2. It sometimes gets confused by gravel roads, which can be improved to an extent by increasing the blur.
Since it's inherently an object detection task we can indeed just use a CNN (Convulutional Neural Network)
The main problem with this is what should be the output layer of the CNN.
We decided to go with 12 points having x and y coordinates.
6 points on the left and 6 points on the right.
The CNN will learn on the labelled dataset and then according to
the learned weights predict on new unseen data.
Hence the output layer is a 24 unit flat layer.
The process of labelling is done by a custom openCV program which can be found in the project directory.
We used a fairly standard CNN model with increasing filters and decreasing size of convolutions.
We train it for 40 epochs to avoid overfitting.
The model does pretty nice provided the dataset is pretty limited and we take in account the labelling biases.

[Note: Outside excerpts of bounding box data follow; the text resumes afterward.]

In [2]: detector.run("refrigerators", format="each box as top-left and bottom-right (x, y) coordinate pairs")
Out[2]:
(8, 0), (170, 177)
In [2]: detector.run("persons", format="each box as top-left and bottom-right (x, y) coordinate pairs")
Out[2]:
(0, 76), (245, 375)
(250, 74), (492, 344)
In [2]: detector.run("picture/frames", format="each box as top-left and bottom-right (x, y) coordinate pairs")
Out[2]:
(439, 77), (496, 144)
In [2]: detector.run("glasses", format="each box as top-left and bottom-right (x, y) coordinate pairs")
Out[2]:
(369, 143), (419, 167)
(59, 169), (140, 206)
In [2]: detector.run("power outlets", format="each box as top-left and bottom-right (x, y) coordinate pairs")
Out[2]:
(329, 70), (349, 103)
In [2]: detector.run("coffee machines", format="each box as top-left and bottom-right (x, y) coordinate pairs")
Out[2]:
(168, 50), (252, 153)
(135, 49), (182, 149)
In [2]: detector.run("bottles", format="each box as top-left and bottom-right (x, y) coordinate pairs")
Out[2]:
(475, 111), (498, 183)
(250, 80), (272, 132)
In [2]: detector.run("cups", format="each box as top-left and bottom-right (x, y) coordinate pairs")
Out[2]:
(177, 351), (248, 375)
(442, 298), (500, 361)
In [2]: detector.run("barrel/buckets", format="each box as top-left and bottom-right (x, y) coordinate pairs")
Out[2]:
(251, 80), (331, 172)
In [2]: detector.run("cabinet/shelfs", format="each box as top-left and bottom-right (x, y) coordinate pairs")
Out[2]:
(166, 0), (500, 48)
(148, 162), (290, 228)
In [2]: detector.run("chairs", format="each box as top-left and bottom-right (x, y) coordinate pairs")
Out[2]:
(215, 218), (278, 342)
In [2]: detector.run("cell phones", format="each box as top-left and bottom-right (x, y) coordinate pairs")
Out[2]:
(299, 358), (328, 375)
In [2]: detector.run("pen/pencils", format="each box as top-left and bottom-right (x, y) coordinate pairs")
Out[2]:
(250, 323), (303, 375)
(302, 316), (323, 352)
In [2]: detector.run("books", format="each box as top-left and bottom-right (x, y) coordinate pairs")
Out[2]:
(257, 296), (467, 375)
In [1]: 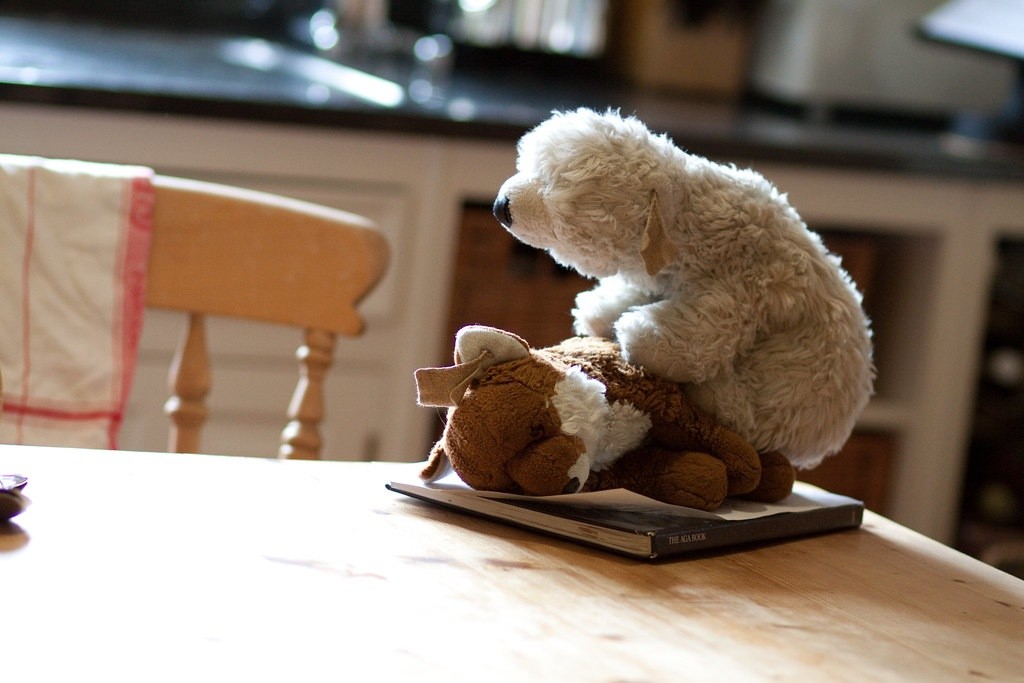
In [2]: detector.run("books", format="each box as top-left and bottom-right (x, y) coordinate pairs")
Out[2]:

Overall it does detect the direction and where it should not go.
The loss too goes down with increasing epochs so the model is able to get the features.

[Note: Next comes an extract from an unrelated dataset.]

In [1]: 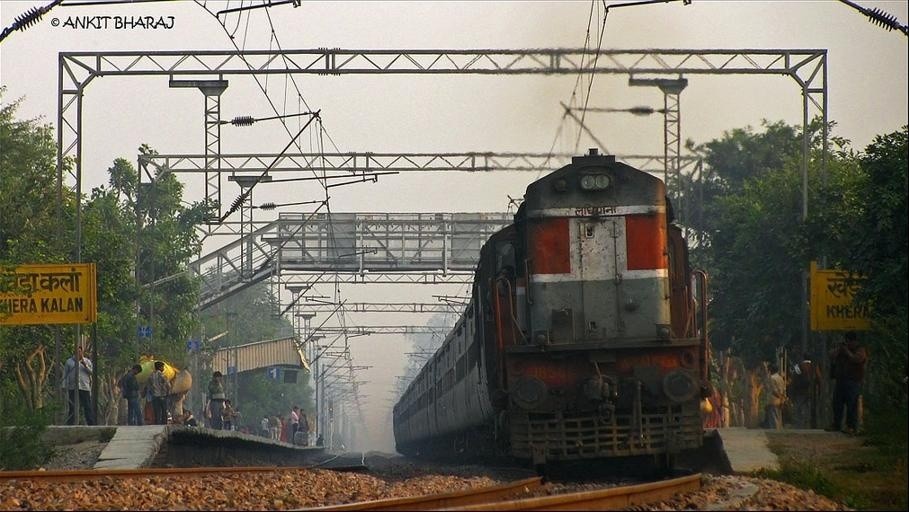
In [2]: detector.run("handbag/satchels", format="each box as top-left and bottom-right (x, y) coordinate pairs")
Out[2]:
(779, 396), (792, 410)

The predictions are not state of art.
The dataset we had was pretty limited with less people and vehicles on roads, making it easier for the model to get good accuracy
The model could have overfit due to this.
Getting better predictions are overkill at this point without using very deep neural nets.
But the results are also not to bad to train such a model.
Alternatively we could get the weights of an already deep neural model and use transfer learning.
YOLO algorithm basically uses a DARKNET-53 model which is trained on ImageNet data.
Since retraining on our labels will take both time and computations, we took weights from the
open source community and built the model to get the predictions.
We did implement non-max suppression to get better bounding boxes because YOLO
gives various anchor boxes.
We give a probability threshhold to get best results
and moreover exclude overlapping data.
We further convert the output , which is given as the mid point of the anchor box and the
height and width of the image to x, y coordinates and
then plotting it using openCV overlaying on the testset.
The next steps were to deploy it via a device small enough to take the information,
and computationally cabable for predicting.
With the coming of tensorflow for native mobile applications, these are possible.
We could alternatively build a device just for this purpose.
We could essentialy build an app that takes all this data and :
1. Detects paths
2. Takes care of incoming car/person
3. Gives audio output (Text-to-speech) of where to turn, how much to turn, how much to walk.
We could essentially take even more dataset from the native device and retrain
it for even more epochs for even better accuracy.
This could prove to be a great idea for the visually impaired
and would be a help to them in the ever increasing populations.